About This Course
Cloudera University’s Search training course is for developers and data engineers who want to index data in Hadoop for more powerful real-time queries. Participants will learn to get more value from their data by integrating Cloudera Search with external applications.
Payment and Registration
You can purchase this course on its own, or as part of our Full Library subscription.
- Purchase this course alone
- Purchase the full OnDemand library (includes courses for developers, administrators, and data analysts)
This course includes 6 hours of video content. Students who have purchased this course on its own are allowed up to 15 hours of lab time. (Subscribers to the full OnDemand library are given 100 hours of lab time across all courses.)

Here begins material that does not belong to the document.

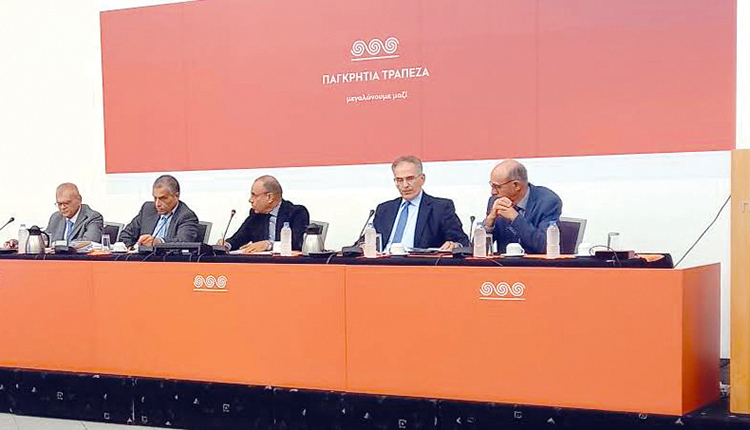 ΠΑΓΚΡΗΤΙΑ ΤΡΑΠΕΖΑ Νέο Διοικητικό Συμβούλιο με απόφαση της Τακτικής Γενικής Συνέλευσης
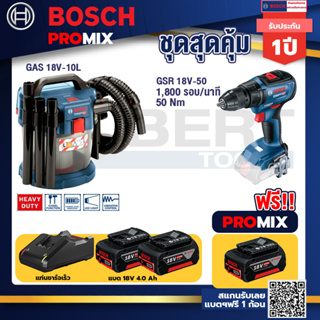 Bosch Promix	 GAS 18V-10L เครื่องดูดฝุ่นไร้สาย 18V. 10L+GSR 18V-50 สว่านไร้สาย แบต BL+แบต4Ah x2 + แท่นชาร์จ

Through videos and hands-on exercises, participants will navigate the Hadoop ecosystem, learning how to:
- Perform batch indexing of data stored in HDFS and HBase
- Perform indexing of streaming data in near-real-time with Flume
- Index content in multiple languages and file formats
- Process and transform incoming data with Morphlines
- Create a user interface for your index using Hue
- Integrate Cloudera Search with external applications
- Improve the Search experience using features such as faceting, highlighting, spelling correction
Audience and Prerequisites
This course is intended for developers and data engineers with at least basic familiarity with Hadoop and experience programming in a general-purpose language such as Java, C, C++, Perl, or Python. Participants should be comfortable with the Linux command line and should be able to perform basic tasks such as creating and removing directories, viewing and changing file permissions, executing scripts, and examining file output. No prior experience with Apache Solr or Cloudera Search is required, nor is any experience with HBase or SQL.